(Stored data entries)
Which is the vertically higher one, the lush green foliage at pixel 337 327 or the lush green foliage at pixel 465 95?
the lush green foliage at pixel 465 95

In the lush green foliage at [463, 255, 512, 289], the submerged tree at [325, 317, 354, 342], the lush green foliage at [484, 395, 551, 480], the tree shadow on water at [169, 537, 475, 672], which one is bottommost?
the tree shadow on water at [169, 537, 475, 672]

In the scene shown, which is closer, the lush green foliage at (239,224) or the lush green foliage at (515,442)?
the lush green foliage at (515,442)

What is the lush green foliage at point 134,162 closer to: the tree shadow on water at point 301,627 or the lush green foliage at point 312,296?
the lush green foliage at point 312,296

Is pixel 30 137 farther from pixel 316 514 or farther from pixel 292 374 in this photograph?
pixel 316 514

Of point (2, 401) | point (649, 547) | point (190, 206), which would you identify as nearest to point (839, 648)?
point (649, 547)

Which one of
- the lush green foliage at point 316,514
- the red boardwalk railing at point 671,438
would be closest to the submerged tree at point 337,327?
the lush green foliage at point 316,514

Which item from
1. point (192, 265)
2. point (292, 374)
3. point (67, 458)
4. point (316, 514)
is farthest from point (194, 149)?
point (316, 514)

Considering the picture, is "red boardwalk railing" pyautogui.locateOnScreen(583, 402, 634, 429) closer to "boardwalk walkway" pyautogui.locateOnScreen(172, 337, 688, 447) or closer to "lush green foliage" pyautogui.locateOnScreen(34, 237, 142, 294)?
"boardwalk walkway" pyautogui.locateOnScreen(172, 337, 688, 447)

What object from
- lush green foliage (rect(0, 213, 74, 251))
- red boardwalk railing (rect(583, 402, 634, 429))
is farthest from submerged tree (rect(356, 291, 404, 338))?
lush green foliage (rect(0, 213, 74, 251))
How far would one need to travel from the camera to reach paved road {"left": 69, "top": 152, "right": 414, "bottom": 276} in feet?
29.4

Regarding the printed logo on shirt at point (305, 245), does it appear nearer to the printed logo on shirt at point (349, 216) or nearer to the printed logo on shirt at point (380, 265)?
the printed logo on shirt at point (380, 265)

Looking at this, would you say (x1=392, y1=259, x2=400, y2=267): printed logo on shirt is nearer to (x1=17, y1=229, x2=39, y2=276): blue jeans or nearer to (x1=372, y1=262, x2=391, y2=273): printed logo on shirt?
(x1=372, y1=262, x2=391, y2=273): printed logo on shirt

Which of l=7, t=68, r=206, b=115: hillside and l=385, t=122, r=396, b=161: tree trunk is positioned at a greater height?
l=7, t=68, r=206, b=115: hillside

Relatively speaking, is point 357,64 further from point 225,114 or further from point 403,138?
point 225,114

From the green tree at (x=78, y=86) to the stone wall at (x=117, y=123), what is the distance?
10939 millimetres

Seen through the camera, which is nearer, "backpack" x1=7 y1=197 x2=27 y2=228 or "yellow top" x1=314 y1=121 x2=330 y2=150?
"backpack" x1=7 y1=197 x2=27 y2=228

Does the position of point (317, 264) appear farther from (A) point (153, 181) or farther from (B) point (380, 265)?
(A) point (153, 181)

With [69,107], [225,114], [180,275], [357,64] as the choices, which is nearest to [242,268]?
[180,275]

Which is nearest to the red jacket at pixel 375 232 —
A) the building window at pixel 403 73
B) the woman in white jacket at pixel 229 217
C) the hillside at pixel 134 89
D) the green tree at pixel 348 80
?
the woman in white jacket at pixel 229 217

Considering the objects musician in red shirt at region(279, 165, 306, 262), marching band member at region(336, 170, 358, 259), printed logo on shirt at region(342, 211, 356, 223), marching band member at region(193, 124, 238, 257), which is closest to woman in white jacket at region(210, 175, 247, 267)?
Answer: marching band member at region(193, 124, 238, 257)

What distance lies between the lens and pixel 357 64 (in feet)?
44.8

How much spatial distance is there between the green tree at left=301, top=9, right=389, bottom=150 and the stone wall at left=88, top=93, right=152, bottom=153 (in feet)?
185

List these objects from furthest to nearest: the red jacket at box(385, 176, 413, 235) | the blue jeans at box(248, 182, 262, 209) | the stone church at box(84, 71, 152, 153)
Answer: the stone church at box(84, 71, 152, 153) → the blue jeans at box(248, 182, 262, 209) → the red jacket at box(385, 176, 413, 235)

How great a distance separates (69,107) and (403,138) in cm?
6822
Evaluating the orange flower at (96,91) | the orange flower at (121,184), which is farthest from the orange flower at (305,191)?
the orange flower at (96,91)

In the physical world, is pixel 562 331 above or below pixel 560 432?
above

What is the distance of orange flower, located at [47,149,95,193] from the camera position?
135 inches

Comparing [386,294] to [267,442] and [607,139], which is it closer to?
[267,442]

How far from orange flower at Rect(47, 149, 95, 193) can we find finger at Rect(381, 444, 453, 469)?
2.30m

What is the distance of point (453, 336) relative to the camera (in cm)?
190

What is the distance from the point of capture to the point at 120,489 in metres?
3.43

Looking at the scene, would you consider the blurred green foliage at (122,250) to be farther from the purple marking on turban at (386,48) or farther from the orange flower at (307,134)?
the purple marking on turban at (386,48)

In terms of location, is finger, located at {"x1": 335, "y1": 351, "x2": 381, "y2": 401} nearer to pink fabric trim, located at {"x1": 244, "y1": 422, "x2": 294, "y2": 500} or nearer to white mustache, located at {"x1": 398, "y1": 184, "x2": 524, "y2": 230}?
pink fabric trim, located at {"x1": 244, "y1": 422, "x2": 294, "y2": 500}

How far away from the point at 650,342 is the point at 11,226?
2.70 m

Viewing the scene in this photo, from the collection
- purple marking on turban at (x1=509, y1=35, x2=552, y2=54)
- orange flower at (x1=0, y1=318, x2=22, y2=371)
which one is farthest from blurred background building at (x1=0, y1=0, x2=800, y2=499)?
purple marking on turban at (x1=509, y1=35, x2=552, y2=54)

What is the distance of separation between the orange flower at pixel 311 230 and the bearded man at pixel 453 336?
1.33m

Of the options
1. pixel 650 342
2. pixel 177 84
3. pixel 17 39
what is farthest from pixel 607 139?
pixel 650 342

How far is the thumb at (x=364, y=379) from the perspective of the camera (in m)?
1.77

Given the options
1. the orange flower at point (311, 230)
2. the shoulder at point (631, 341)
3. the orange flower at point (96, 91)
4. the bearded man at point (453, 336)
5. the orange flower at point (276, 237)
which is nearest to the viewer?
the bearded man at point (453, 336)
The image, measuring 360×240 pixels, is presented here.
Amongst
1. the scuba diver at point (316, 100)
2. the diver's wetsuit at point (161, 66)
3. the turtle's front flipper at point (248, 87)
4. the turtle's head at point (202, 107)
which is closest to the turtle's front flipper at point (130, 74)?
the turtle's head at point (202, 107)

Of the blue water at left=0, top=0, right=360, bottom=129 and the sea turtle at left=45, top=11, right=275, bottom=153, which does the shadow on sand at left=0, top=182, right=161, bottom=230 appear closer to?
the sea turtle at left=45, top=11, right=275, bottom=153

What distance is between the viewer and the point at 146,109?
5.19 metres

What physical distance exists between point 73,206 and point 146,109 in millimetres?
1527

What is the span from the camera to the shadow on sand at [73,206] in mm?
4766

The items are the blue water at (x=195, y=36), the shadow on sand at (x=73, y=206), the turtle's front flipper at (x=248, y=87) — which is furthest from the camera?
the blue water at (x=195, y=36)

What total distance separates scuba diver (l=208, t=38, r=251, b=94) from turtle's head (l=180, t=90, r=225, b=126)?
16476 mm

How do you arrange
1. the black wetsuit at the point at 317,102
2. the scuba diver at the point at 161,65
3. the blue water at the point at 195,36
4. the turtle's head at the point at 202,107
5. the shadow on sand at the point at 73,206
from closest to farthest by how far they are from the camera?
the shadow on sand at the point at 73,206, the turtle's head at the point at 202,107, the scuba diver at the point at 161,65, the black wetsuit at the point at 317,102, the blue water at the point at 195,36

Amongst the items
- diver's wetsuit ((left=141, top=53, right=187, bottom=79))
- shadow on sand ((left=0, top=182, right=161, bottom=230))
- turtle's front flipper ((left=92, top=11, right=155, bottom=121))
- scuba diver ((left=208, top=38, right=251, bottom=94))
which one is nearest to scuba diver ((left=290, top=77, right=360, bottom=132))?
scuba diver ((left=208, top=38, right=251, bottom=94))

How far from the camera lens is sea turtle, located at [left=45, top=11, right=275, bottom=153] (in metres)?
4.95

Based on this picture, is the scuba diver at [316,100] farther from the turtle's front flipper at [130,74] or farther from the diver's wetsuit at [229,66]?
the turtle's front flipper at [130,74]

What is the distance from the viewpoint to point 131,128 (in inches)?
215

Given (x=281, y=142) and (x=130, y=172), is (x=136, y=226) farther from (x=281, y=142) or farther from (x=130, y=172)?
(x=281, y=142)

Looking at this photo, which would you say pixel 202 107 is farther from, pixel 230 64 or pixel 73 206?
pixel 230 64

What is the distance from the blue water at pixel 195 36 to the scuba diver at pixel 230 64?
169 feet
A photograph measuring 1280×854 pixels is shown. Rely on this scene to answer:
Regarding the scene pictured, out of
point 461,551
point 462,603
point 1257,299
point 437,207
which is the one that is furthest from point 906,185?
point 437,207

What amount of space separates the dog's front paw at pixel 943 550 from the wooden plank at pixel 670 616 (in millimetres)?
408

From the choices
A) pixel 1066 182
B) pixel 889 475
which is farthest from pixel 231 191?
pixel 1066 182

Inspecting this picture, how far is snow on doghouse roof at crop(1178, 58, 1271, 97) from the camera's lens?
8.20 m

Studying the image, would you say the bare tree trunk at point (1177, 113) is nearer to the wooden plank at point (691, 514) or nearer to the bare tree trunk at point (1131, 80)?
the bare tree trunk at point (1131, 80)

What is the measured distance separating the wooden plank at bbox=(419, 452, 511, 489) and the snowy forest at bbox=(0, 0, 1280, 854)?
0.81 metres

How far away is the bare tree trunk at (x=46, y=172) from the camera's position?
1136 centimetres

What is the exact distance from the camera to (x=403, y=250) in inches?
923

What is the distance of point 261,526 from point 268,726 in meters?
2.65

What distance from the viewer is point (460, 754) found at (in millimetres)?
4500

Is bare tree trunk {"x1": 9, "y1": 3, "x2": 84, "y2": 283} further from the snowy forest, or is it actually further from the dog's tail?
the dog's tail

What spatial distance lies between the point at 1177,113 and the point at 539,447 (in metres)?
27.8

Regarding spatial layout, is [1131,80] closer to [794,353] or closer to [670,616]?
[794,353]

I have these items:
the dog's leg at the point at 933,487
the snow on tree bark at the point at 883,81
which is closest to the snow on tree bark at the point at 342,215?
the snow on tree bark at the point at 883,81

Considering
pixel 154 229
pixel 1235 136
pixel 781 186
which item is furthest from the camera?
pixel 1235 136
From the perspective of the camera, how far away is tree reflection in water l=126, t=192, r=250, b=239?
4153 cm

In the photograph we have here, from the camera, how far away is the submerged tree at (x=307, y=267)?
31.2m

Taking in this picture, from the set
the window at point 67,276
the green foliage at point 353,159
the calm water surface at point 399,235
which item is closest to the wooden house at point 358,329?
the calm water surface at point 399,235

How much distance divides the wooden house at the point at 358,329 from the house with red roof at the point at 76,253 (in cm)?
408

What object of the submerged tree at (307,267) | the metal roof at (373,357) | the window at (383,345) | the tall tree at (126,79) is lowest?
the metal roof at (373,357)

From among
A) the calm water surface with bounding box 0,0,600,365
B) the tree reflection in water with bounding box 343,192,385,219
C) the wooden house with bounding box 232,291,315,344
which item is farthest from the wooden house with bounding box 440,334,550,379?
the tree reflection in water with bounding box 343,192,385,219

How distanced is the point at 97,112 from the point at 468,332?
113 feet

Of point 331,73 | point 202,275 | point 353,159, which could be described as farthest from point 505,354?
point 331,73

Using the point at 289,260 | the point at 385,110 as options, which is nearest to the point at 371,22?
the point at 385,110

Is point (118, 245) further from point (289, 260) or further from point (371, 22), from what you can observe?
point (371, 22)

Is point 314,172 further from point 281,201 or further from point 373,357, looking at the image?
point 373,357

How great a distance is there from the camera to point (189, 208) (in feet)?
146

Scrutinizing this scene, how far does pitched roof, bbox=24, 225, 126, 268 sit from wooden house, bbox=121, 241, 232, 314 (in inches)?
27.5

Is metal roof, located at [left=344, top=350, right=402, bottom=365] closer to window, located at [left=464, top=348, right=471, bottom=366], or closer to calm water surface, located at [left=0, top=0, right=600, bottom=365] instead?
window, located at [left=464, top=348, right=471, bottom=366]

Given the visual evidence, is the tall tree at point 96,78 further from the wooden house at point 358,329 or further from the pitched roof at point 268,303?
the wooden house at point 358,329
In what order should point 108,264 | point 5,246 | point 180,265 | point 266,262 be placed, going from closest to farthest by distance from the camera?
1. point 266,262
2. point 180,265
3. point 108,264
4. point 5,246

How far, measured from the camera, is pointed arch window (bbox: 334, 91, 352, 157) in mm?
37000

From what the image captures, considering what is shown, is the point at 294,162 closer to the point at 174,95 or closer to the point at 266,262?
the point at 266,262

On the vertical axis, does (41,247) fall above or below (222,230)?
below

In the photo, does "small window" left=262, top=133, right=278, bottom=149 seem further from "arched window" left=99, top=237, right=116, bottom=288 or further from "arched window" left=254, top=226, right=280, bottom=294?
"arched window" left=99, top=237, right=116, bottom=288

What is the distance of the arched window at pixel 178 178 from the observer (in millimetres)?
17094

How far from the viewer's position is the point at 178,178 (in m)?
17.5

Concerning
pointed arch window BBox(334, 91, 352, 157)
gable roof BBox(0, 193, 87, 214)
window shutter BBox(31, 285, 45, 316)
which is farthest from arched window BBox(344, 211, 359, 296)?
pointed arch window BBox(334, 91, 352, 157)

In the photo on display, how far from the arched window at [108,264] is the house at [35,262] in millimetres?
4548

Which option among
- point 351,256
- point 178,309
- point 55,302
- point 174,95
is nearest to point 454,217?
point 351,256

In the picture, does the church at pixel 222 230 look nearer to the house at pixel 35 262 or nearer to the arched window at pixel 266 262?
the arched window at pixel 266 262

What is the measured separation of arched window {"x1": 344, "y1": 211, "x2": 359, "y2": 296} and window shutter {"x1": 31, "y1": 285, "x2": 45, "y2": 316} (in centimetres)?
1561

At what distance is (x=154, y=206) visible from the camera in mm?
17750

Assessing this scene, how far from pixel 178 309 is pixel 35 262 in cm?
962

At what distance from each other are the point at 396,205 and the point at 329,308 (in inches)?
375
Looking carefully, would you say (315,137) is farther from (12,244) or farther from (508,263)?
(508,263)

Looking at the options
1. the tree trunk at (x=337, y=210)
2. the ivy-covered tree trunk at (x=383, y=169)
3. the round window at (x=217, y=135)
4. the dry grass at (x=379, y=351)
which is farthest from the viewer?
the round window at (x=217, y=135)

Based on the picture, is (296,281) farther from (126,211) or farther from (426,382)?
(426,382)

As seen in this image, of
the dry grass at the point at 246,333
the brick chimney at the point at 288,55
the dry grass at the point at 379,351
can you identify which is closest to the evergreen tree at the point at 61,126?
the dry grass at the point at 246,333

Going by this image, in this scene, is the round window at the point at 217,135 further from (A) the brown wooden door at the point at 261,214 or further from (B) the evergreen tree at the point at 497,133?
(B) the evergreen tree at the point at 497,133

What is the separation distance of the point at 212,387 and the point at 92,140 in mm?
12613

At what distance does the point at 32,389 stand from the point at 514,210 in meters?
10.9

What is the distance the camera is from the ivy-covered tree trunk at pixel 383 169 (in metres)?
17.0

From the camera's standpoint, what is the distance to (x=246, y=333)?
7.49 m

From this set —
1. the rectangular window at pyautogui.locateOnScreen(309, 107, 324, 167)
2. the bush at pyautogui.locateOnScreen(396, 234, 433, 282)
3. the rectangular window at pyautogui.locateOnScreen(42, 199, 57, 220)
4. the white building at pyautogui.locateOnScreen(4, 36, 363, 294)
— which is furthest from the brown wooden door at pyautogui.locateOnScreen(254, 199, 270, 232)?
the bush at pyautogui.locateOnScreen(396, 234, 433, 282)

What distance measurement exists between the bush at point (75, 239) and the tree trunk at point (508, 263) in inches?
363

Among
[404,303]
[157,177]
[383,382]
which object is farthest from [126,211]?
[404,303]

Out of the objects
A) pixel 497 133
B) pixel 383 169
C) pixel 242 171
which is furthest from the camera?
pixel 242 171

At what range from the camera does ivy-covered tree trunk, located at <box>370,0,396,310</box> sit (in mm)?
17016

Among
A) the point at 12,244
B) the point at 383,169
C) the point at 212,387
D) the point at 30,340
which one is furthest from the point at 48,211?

_Stated problem_: Copy the rows above without any changes, starting at the line that contains "Inspecting this picture, how" and ending at the line that contains "1136 centimetres".

_Solution to this problem_:
Inspecting this picture, how far is snow on doghouse roof at crop(1178, 58, 1271, 97) from the camera's lens?
8.20 m

Studying the image, would you say the bare tree trunk at point (1177, 113) is nearer to the wooden plank at point (691, 514) or nearer to the bare tree trunk at point (1131, 80)?
the bare tree trunk at point (1131, 80)

What is the measured distance separating the wooden plank at bbox=(419, 452, 511, 489) and the snowy forest at bbox=(0, 0, 1280, 854)?
0.81 metres

How far away is the bare tree trunk at (x=46, y=172) from the camera's position?
1136 centimetres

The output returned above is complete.